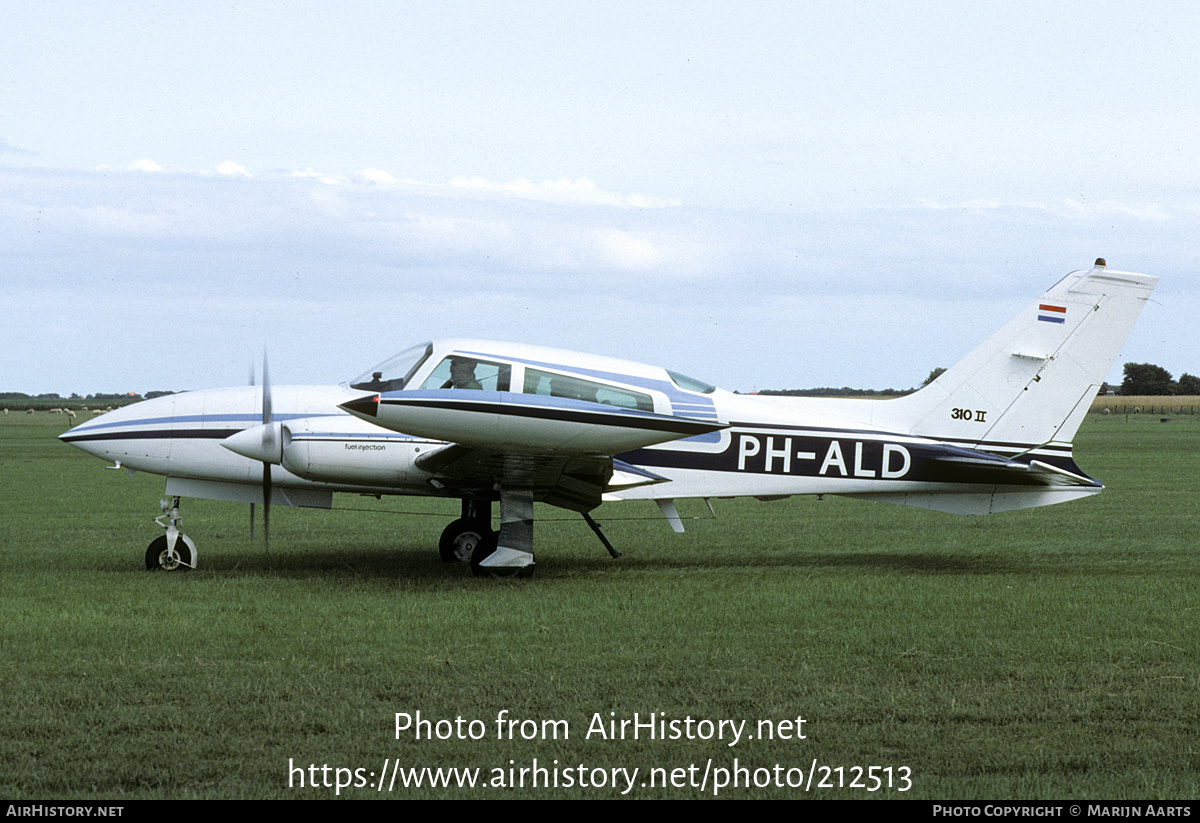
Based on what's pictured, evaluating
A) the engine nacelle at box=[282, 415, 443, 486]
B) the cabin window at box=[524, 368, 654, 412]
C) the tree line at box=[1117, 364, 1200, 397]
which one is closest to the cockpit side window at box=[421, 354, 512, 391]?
the cabin window at box=[524, 368, 654, 412]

▸ EXERCISE DETAILS: Each entry gets copied exactly; the pictures stay out.

▸ SOLUTION TO THIS EXERCISE:
Based on what's pictured, evaluating
A) the engine nacelle at box=[282, 415, 443, 486]
B) the cabin window at box=[524, 368, 654, 412]
C) the tree line at box=[1117, 364, 1200, 397]
which one is closest to the cockpit side window at box=[421, 354, 512, 391]?
the cabin window at box=[524, 368, 654, 412]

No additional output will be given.